__KUTIPAN SUMBER__
--
KabariNews – Polemik hak angket KPK kian terus memanas. 7 fraksi dalam Dewan Perwakilan Rakyat (DPR-RI) menyatakan menyetujui hak angket, sedangkan 3 fraksi menolaknya. Nantinya ke-7 fraksi dalam DPR akan membentuk Panitia khusus (Pansus) Hak Angket KPK. Namun di balik itu, penguatan dukungan penolakan hak angket terhadap KPK oleh masyarakat juga kian bertambah. Dukungan masyarakat tidak hanya menolak secara langsung melalui petisi atau aksi-aksi lainnya guna mendukung KPK juga terus mengalir. Masyarakat juga mendukung dengan cara menggugat Pansus DPR hak angket KPK ke Mahkamah Konstitusi (MK). Karena masyarakat menilai, hak angket KPK hanya bertujuan untuk melemahkan KPK.
--
__DATA TERSAJI__
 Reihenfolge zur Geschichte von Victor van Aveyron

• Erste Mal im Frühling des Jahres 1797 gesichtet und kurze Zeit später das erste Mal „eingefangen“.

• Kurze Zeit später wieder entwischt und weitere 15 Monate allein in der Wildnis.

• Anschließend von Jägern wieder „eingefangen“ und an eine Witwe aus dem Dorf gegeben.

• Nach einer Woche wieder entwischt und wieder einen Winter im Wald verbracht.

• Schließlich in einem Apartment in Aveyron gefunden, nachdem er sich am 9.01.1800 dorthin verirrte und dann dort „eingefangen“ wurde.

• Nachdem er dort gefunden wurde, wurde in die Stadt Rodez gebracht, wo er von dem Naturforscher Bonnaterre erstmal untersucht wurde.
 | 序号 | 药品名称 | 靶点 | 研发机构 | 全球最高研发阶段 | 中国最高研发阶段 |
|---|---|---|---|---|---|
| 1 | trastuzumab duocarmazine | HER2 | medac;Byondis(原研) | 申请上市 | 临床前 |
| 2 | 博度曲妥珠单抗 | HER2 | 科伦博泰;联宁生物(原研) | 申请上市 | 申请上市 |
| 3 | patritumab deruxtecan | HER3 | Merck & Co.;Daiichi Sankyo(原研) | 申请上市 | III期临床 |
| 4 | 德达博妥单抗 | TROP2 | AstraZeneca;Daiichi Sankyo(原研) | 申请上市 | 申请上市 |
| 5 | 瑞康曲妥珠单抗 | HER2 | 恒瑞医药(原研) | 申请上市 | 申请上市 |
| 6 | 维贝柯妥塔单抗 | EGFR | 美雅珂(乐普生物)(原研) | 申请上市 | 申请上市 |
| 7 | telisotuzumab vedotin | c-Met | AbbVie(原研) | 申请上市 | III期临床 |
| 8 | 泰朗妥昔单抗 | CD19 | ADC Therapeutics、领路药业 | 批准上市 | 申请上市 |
--
__TUGAS LATIHAN 1__
Tentukan apakah setiap pernyataan berikut sesuai dengan teks tentang hak angket KPK. Jawab "ya" atau "tidak" dan kutip kata-kata penentunya dari teks. (a) Tiga fraksi di DPR menolak hak angket. (b) Pansus Hak Angket KPK akan dibentuk oleh seluruh fraksi di DPR. (c) Masyarakat menggugat Pansus DPR hak angket KPK ke Mahkamah Konstitusi.
__TUGAS LATIHAN 2__
Ketik ulang bagian teks tentang hak angket KPK yang diawali dengan "KabariNews – Polemik hak" dan diakhiri dengan "untuk melemahkan KPK.".
__TUGAS LATIHAN 3__
Lanjutkan teks tentang hak angket KPK mulai dari kalimat terakhirnya.

__HASIL LATIHAN 1__
(a) Ya: "sedangkan 3 fraksi menolaknya."
(b) Tidak: "Nantinya ke-7 fraksi dalam DPR akan membentuk Panitia khusus (Pansus) Hak Angket KPK."
(c) Ya: "Masyarakat juga mendukung dengan cara menggugat Pansus DPR hak angket KPK ke Mahkamah Konstitusi (MK)."

__HASIL LATIHAN 2__
KabariNews – Polemik hak angket KPK kian terus memanas. 7 fraksi dalam Dewan Perwakilan Rakyat (DPR-RI) menyatakan menyetujui hak angket, sedangkan 3 fraksi menolaknya. Nantinya ke-7 fraksi dalam DPR akan membentuk Panitia khusus (Pansus) Hak Angket KPK. Namun di balik itu, penguatan dukungan penolakan hak angket terhadap KPK oleh masyarakat juga kian bertambah. Dukungan masyarakat tidak hanya menolak secara langsung melalui petisi atau aksi-aksi lainnya guna mendukung KPK juga terus mengalir. Masyarakat juga mendukung dengan cara menggugat Pansus DPR hak angket KPK ke Mahkamah Konstitusi (MK). Karena masyarakat menilai, hak angket KPK hanya bertujuan untuk melemahkan KPK.

__HASIL LATIHAN 3__
Sejalan dengan itu, mantan Ketua Mahkamah Konstitusi periode tahun 2008-2011. Mahfud MD mempertanyakan kewenangan DPR dalam hak angket KPK yang akan dibawa ke dalam Pansus saat Diskusi yang bertemakan “Pro dan Kontra Hak Angket KPK Dalam Perspektif Hukum”, di Fakultas Hukum Universitas Surabaya, Kamis (20/07).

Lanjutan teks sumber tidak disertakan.